İşte ikisinin de efsane olmaya giden kariyerlerinin temelini kısaca bu kilometre taşları oluşturuyor. Sonrası ise hepimizin malumu… Zaman zaman zıt kutuplarda gösterilseler, zaman zaman ayrılmaz bir ikili gibi sunulsalar da aslında ikisi de benzer sorunları kendi özgün üsluplarla dile getirdiler şarkılarında.

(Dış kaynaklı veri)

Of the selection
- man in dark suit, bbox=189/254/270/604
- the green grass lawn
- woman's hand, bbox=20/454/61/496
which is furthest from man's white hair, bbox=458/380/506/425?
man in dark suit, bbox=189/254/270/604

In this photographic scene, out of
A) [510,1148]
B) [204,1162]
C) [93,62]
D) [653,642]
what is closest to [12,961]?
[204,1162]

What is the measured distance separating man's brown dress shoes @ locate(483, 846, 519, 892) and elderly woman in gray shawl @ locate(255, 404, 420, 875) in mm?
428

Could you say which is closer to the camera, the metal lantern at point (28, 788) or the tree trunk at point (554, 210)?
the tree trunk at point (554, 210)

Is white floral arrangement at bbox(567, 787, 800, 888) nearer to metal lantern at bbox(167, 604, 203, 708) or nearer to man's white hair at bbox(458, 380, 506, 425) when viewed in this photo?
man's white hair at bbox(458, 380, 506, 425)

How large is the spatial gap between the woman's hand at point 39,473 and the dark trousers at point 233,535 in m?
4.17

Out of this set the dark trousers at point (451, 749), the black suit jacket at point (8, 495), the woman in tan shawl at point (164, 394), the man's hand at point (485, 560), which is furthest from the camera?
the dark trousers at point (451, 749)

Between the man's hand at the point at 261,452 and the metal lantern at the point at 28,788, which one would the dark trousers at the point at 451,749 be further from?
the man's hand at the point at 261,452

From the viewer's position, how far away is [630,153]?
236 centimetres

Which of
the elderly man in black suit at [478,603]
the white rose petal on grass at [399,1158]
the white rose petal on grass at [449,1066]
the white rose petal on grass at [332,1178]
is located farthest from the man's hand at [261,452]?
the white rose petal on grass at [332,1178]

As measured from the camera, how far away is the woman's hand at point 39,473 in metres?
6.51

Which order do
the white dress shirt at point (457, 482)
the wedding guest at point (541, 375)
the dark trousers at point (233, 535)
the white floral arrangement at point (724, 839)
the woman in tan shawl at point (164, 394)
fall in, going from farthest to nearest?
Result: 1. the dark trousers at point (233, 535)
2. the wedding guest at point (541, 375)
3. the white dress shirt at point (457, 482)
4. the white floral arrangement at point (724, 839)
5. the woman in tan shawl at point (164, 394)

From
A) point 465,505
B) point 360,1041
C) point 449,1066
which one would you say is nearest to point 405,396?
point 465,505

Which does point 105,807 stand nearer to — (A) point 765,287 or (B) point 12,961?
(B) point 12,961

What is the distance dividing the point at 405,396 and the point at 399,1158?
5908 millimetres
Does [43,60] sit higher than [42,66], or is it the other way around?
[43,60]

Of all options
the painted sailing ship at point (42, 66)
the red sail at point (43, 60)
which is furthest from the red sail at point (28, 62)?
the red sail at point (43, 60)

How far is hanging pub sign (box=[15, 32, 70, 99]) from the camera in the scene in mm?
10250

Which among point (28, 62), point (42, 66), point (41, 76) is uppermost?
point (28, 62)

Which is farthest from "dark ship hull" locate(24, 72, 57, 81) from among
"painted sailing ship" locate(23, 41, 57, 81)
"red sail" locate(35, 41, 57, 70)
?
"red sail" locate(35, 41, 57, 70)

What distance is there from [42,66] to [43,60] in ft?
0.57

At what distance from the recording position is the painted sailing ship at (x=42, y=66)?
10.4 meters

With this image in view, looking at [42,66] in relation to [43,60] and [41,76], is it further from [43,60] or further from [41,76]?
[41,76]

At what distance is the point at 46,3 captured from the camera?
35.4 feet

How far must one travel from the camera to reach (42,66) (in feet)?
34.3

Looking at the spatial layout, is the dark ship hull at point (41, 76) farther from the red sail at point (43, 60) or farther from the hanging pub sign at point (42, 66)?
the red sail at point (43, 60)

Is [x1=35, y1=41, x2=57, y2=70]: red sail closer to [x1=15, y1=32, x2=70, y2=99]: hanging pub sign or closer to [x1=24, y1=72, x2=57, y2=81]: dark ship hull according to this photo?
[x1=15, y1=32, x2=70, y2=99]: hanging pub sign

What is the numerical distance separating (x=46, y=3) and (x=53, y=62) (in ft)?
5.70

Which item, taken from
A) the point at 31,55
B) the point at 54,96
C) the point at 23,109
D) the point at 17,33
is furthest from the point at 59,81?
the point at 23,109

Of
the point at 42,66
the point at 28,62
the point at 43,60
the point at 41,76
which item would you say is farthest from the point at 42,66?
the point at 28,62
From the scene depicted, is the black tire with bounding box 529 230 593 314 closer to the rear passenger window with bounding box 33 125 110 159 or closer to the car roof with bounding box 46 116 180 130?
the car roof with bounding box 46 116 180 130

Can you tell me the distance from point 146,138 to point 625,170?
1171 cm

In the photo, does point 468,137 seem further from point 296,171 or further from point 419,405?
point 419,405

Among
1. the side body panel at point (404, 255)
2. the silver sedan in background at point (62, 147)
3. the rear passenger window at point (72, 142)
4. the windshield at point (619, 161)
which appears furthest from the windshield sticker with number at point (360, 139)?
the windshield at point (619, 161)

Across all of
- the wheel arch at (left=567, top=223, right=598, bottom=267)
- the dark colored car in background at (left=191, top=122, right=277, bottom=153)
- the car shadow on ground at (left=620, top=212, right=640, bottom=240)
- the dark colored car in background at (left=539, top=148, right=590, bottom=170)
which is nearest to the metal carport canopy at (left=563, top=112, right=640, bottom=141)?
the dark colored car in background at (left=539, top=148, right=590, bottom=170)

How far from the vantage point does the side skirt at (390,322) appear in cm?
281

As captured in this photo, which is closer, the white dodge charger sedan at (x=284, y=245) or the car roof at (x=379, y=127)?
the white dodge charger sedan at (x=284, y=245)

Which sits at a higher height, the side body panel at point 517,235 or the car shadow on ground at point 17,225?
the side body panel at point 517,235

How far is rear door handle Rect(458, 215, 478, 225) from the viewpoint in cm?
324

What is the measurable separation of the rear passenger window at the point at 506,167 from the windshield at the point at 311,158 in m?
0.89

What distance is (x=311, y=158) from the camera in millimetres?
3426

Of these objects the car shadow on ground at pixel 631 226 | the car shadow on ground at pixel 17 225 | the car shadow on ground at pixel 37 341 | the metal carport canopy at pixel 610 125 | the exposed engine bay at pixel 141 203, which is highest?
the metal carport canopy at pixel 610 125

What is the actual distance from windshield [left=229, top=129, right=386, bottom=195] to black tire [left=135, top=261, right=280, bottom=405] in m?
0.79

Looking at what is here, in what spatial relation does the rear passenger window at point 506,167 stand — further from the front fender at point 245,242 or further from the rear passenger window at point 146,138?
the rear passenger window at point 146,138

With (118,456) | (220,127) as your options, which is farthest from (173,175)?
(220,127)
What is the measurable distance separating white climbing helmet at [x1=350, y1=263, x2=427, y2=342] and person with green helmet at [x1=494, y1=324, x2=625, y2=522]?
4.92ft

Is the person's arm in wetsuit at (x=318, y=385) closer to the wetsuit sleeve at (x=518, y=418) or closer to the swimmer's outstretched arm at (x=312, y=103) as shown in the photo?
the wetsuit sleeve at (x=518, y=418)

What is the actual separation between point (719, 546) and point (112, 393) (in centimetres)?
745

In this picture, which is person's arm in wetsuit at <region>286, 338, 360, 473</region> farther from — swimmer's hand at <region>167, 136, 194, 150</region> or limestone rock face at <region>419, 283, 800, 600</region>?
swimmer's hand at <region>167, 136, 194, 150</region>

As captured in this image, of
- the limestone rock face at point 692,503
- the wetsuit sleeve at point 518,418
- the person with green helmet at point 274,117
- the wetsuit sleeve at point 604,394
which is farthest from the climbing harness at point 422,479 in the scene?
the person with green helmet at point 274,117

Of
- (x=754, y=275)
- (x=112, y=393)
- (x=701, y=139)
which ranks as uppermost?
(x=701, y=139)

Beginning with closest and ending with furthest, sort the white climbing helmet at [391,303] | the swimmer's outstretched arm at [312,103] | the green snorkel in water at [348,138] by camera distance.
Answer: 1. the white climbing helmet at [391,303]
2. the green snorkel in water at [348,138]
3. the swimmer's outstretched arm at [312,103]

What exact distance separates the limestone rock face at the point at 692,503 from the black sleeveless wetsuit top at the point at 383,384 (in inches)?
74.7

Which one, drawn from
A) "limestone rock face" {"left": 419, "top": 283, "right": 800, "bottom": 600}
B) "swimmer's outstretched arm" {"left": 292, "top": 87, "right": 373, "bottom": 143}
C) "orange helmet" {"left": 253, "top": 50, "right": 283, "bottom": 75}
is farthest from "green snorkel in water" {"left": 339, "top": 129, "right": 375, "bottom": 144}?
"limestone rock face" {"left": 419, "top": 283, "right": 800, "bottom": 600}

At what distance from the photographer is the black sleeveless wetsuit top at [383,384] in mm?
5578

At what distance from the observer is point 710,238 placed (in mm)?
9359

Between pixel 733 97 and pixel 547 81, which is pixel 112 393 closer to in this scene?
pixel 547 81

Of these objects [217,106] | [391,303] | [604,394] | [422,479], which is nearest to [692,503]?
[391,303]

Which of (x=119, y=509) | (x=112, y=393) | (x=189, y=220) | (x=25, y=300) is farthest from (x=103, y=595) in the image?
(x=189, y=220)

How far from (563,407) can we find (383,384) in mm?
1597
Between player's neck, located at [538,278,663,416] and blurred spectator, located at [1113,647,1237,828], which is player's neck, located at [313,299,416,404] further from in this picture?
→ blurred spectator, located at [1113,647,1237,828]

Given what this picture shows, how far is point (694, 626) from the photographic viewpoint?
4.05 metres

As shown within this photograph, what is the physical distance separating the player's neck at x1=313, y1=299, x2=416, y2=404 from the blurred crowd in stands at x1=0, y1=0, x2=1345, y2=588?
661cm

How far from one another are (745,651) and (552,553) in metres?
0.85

Toplumsal barışın nasıl olması gerektiği, sorunların nasıl çözüleceğine ilişkin Manço daha öğüt verici ve ortak paydalarda buluşturucu bir çizgi seçerken, Karaca’da haksızlık ve eşitsizliklere isyan daha ön plandaydı. Yazının başında bugün hala neden her ikisi de bu kadar dinleniyor ve seviliyor sorumuzun yanıtı da burada, yani özgün bir üsluba sahip olabilmekte. Bu ise tesadüfen olmuyor, altında birçok dinamik yatıyor. En başta Allah vergisi müzik yetenekleri tabii ki ve bunu yukarıda anlattığımız gibi ebeveynlerinden gelen bir kültürle beslemeleri. Onun dışında yabancı dil becerileriyle dünyada olup bitenleri çoğu insandan önce öğrenip, hayata geçirebilme kapasiteleri.
Diğer bir konu her ne kadar İstanbullu olsalar da zengin Anadolu kültürüne, yani köklerine duydukları ilgi ve sevgi. Belki de Anadolu aşıklarından farkı, bu zengin kültürü yerinde yaşatmaktan ziyade dünyada başka kültürlerin de kültürümüzü anlayıp benimseyeceği yolları bulma arayışına girmeleri. Ve tabii bunu yaparken de dinleyicilerine saygının bir gereği oluşturduğu iş disiplinleri ve bunun gereği ama belki de onların genç yaşta aramızdan ayrılmasına neden olan her daim yüksek çalışma tempoları. Kısacası işin sırrı halkı ve kültür köklerinitanımak ve benimsemek, “gelmekte olanı” önceden görebilme sezgilerine sahip olmak ve bunu belli bir disiplin içinde olabildiğince özgün bir yolla sunabilmek için çok çalışmakta.
Bugün Barış Manço’yu Kanlıca Mezarlığı’nda ziyarete gittiğinizde mezar taşında “Doğru Bildiğini Yaptı” yazar. Cem Karaca’nın Bakırköy Mezarlığı’ndaki taşında ise “Sanat Yapan” yazısını görürsünüz. Adeta ne yazık ki 60’larına varamamış iki ömrün en kısa ve öz anlatımlarıdır bunlar. Rakip olmalarının yanında çok iyi dost, çok iyi yol arkadaşı olan bu iki efsaneyle ilgili yazımı, ikilinin yazarken bana defalarca eşlik eden unutulmaz “Uzun İnce Bir Yoldayım” düetinin verdiği duygu yoğunluğuyla sonlandırırken her ikisini de rahmetle, büyük özlem ve saygıyla anıyorum. Aziz ruhları şad olsun!